>> start Selection

Sorry, I might have not been clear.  By "variable data" I actually meant
data that's not going to be allocated in the requests' iovs, but rather
in rqst->rq_pages.

The variable buffers that are already expected (by PDU/spec), are AFAICS
always allocated either through cifs*buf_get() or some kmalloc() variant,
i.e. non-HIGHMEM.

async IO, though, is the only place I can see that allocates
rqst->rq_pages through iov_iter_get_pages_alloc2(), which is the source
of my concern, and the reason of my patch.  Particularly, on async read
cases, the page data is pre-allocated with the size we *expect* to
receive/read from the server, but if there's an error in a READ
response, the response itself will contain no/incomplete data in the page
data, but since those pages are allocated, the signature computation will
account for it, and generate a mismatching signature.

I'm running more tests now and I'll make sure to test the other possible
errors in 2.2.2.2.

>>   2) (probably only in async cases) When the signature fails, for whatever
>>      reason, we don't take any action.  This doesn't seem right IMHO,
>>      e.g. if the message is spoofed, we show a warning that the signatures
>>      doesn't match, but I would expect at least for the operation to stop,
>>      or maybe even a complete dis/reconnect.
>
>I don't think so. The spec calls for dropping the message, and after
>all it could have been simple packet corruption. The retries will sort
>it out.
>
>Absolutely positively do not print a message for each received packet,
>good or bad.

For the good messages ok, of course, but for bad? Why not? Otherwise, e.g.,
spotting the misvalidation mentioned above would've taken much longer.

(btw I spotted that misvalidation while debugging my AES-GMAC series,
but the same behaviuour happens with AES-CMAC i.e. in current code)

>>   3) For SMB1, I couldn't really use generic/465 as a real confirmation for
>>      this because it says "O_DIRECT is not supported".  From reading the
>>      code and 'man mount.cifs' I understood that this is supported, so what
>>      gives?  Worth noting that I don't follow/use/test SMB1 too much.
>>      The patch does work for other cases I tried though.
>
>Honestly, I don't think we care. No amount of patching can possibly
>save SMB1.

>> end Selection

Prompt: Transcribe the portion of the mailing-list reply from "Sorry, I might" up to and including "i.e. non-HIGHMEM.". Rely solely on the mailing-list reply above when completing this work.

>> start Available data

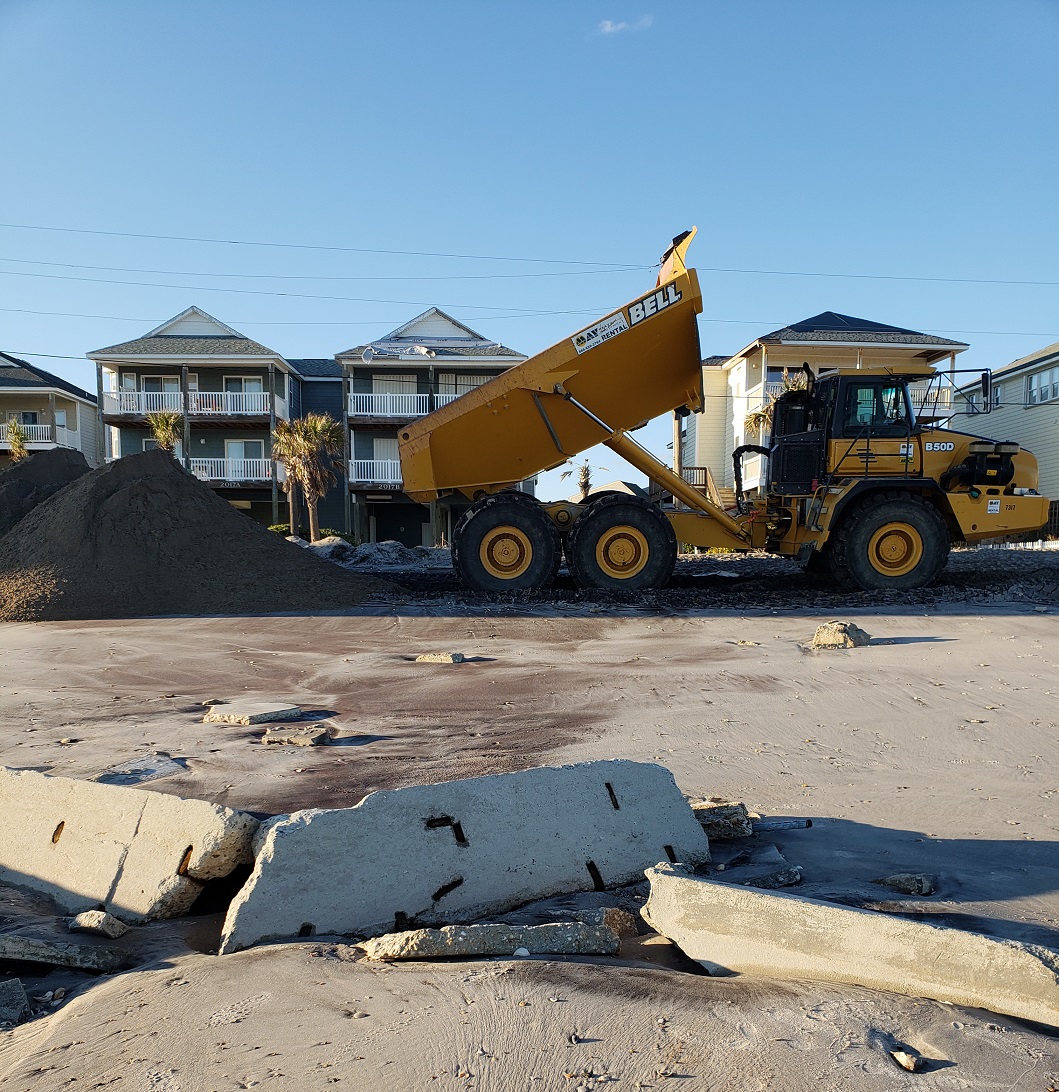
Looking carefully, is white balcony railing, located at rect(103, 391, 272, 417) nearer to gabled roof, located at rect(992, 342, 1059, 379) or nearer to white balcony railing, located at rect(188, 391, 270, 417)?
white balcony railing, located at rect(188, 391, 270, 417)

>> end Available data

Solution to this exercise:
Sorry, I might have not been clear.  By "variable data" I actually meant
data that's not going to be allocated in the requests' iovs, but rather
in rqst->rq_pages.

The variable buffers that are already expected (by PDU/spec), are AFAICS
always allocated either through cifs*buf_get() or some kmalloc() variant,
i.e. non-HIGHMEM.